# Extract
--
Fig. 14 Flow chart of the DB screening pipeline.

The database screening uses a two step approach to identify similar compounds from public DBs (see Fig. 14). First, a preselection of possible matches are identified using Morgan fingerprints (see Fingerprint screening). Second, the preselection is ranked using a ensemble scoring function which includes the Tanimoto similarity score, a maximum common substructure-base score (see Combined score ranking) and a postsynthetic modifications score

Scaffold modification

scaffold_mod_01

Fig. 15 The predicted scaffolds can be modified before submission to the database screening, using the scaffold input button.

scaffold_mod_02

Fig. 16 The JSME editor allows all kinds of modifications of the predicted scaffold.

scaffold_mod_03

Fig. 17 Additional building blocks or postsynthetic modifications can be added to the original prediction.

The scaffold modification can be performed using the JSME Molecule Editor, a very powerful editor, which allows to add new molecules and modify the original prediction.

Custom DB input format

The custom DB choice allows to upload a file with user defined target molecules which can be screened additionally to the default DB choices. It is also possible to screen only a user-defined DB, just untick all the default DB choices before submission.

The format for the custom DB must be either SDF or SMILES format. Examples of both input types can be downloaded from the Scaffold upload page, at the bottom. These files simply contain a benzene and phenol structure which can be used to test the scaffold screening.

One simple way to understand the screening pipeline could be to download one of the example input files. And screen them for a custom drawn structure.

Fingerprint screening

The selected DBs are screened using molecular fingerprints (FP). For the screening the rdkit implementation of Morgan fingerprints are used (Morgan Fingerprints).

In many cases the scaffolds of PKs and NRPs contain the same building blocks multiple times. This property can not be accurately represented by bit fingerprints. Multiple identical building blocks set the same bits (and bits are only set ones), which leads to similar fingerprints for scaffolds with different amounts of identical building blocks. Therefore, the FPs are implemented as count vectors, which distinguish molecules also based on the amount of present bits.

If multiple scaffolds are submitted a joint fingerprint is computed for all scaffolds. This allows SeMPI to match correct scaffolds also of clusters where only fragments could be predicted.

The fingerprint screening creates a preselection of possible scaffold matches (default: 50).

Combined score ranking

Even though the fingerprint screening collects very close matches to the predicted scaffolds, some properties cannot be matched accurately with Morgan fingerprints. For example the order of building blocks cannot be represented correctly even by count vectors. Similar building blocks in different order can lead to wrong ranking solely based on fingerprints (see fp_example). Therefore an score was designed which represents the influence of

  1. the Tanimoto similarity score
  2. maximum common substructure-base score (see Combined score ranking)
--
# Supplied entries
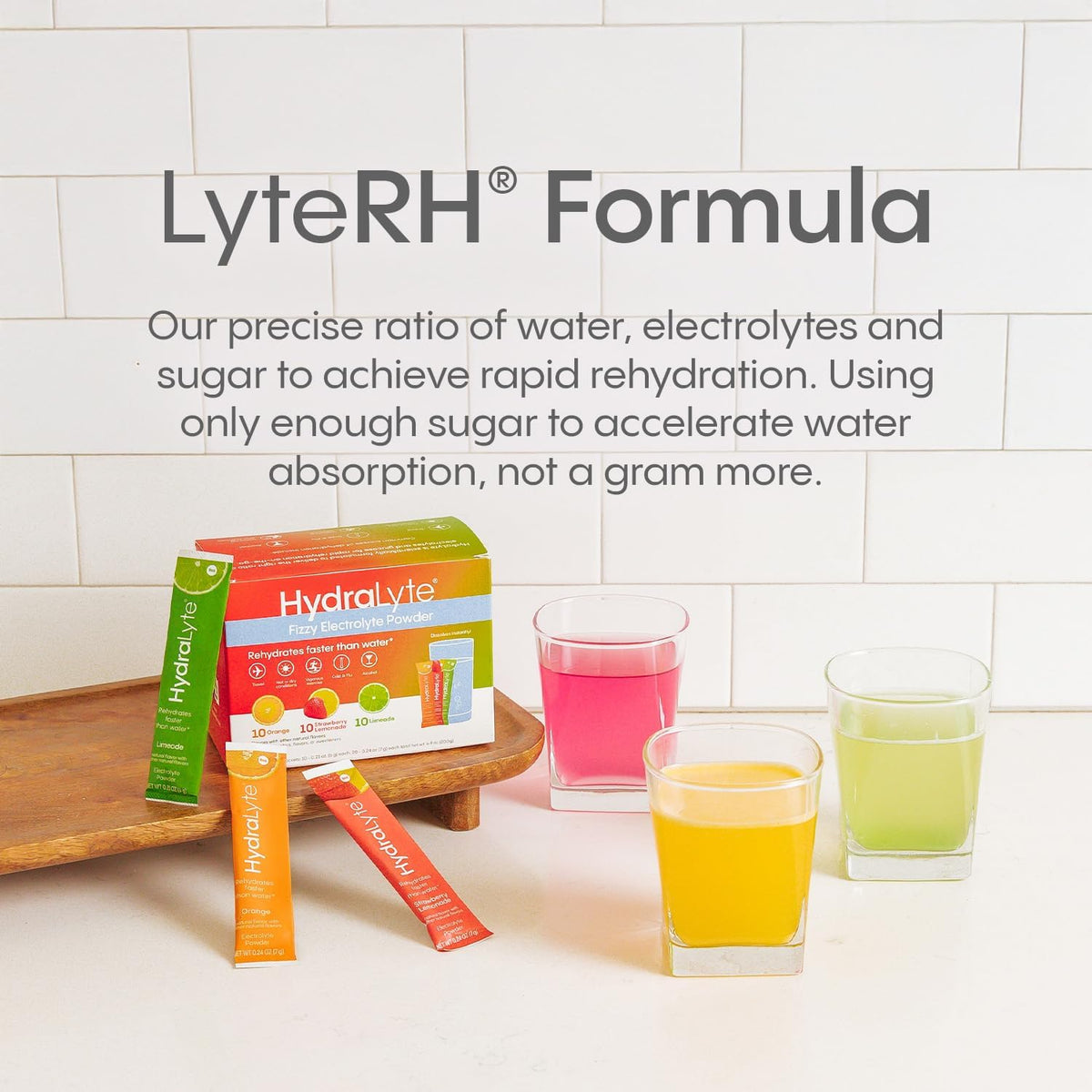 Hydralyte Paquetes de Electrolitos en Polvo Bajo en Azúcar - Rehidratación Rápida Ligeramente Efervescente, 8 oz (30 Sobres) – Image 3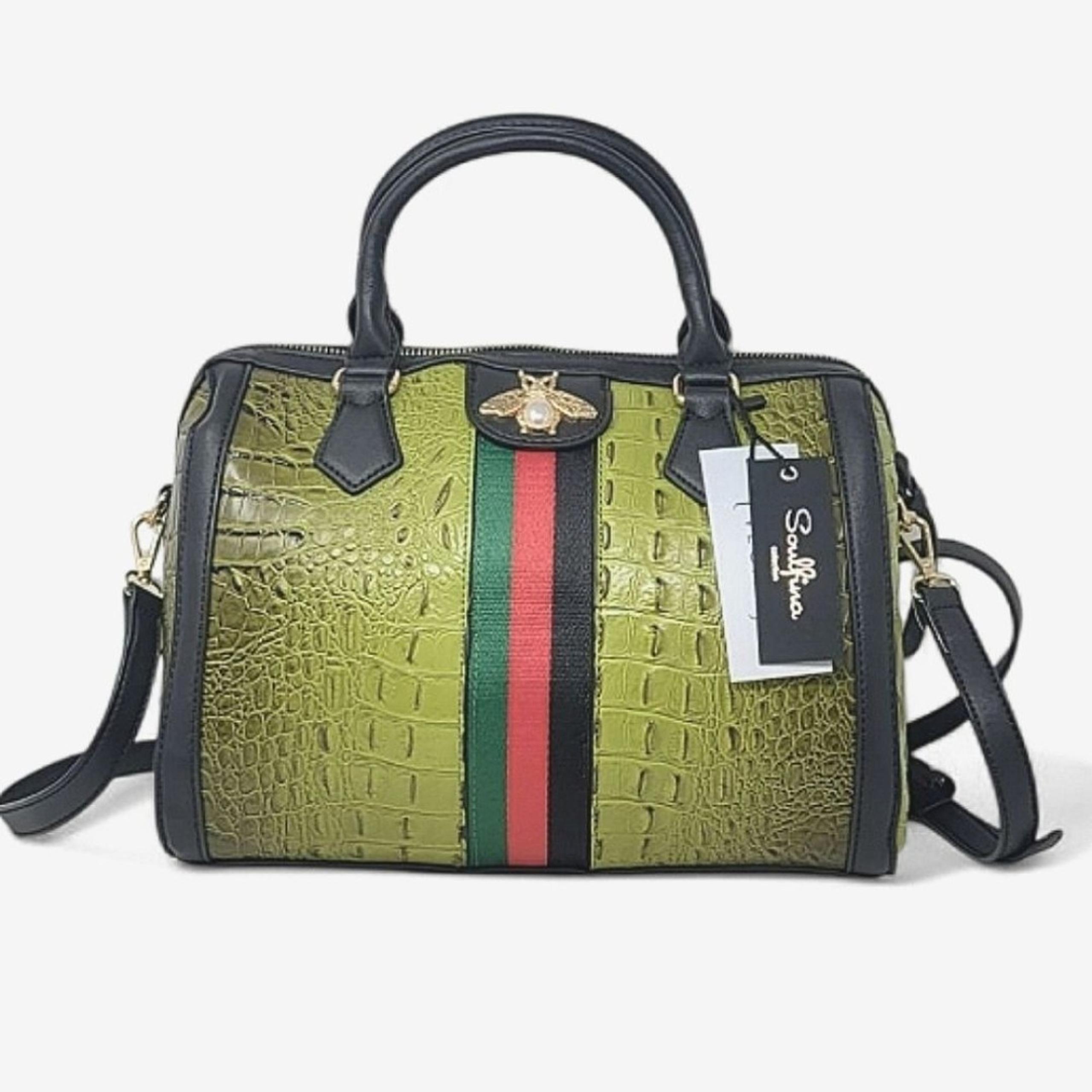 Sage Green Faux Croc Large Bee striped  Boston Bag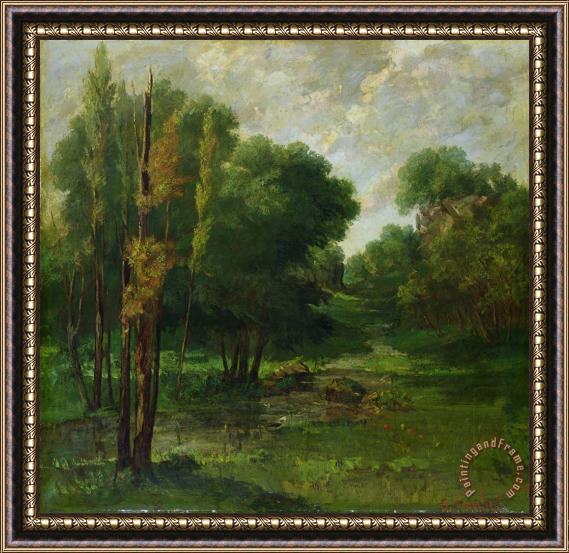 Gustave Courbet Forest Landscape Framed Painting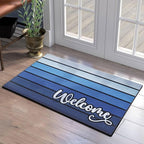 Bulijojo Nave Blue Entrance Door Mat Large 17 x 30 Inch Entry Way Doormat Front Door Rug Outdoor Heavy Duty Welcome Mat, Non Slip Rubber Back Low Profile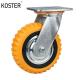 Orange Industrial Castor Wheel Heavy Duty PU Caster with Top Brake Initial Payment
--
# What to work on
Answer these from the screening pipeline text above:
(a) What two formats may a custom DB file use?
(b) What is the default number of possible scaffold matches in the fingerprint preselection?
(c) What can count vectors distinguish molecules by that bit fingerprints cannot?

# Task answer
(a) SDF or SMILES.
(b) 50.
(c) The amount of present bits, so scaffolds with different amounts of identical building blocks are told apart.